● SUPPLIED TEXT:
▬▬▬▬▬▬

We had a room with balcony on Deck 11, the Baja Deck -- that's the 11th floor -- in what is essentially a huge, 19-story high, self-contained floating hotel. The Princess was launched in 2004 as the largest passenger ship afloat, with room for 3,110 paggengers and 1200 crew.

We took off at 5:00 P.M. and slowly left the port. We watched from our, surprisingly roomy, balcony as the resort hotels and condos of North Miami Beach faded away. Our cabin was on the starboard side so we looked south as we departed. Below us were the balconies of passengers who had suites and mini-suites.

We had originally booked a mini-suite for a little more room and a larger balcony, but we heard there was little privacy on the balconies on these decks. The folks online at Cruise Critic were right, although we had great privacy on our balcony, we could look right down into all the balconies below us and to the right and left.

Soon we were in the open ocean and put on some speed. The TV in the cabin said we were going 18 knots. That's almost 21 miles per hour. It seemed quite fast, especially if you looked down at the water rushing past the side of the ship.

All you could see was sky and ocean. The sun was setting and it was time for cocktails on our balcony.

NOTE -- NAUTICAL MILE is a unit of length used in marine navigation that is equal to a minute of arc of a great circle on a sphere. One international nautical mile is equivalent to 1852 meters, 6077 feet or 1.151 statute miles. A KNOT is a unit of measure for speed. If you are traveling at a speed of 1 nautical mile per hour, you are traveling at a speed of 1 knot. During this account I will sometimes convert nautical miles to statute miles but as we are Americans you will have to figure the meters out for yourself. We don't do metric.

▬▬▬▬▬▬

● INPUT DATA:

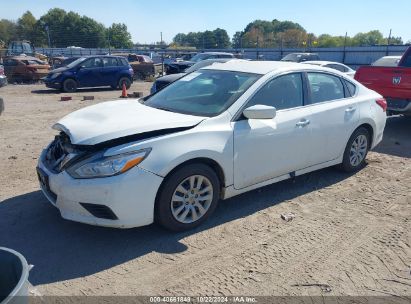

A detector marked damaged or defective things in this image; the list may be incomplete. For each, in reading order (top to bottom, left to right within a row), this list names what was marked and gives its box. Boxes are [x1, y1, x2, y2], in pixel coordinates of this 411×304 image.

crumpled hood [53, 99, 206, 145]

▬▬▬▬▬▬

● ACTIVITY: In the cruise account, what speed did the TV in the cabin report once the ship reached open ocean?

● WRITTEN REPLY: 18 knots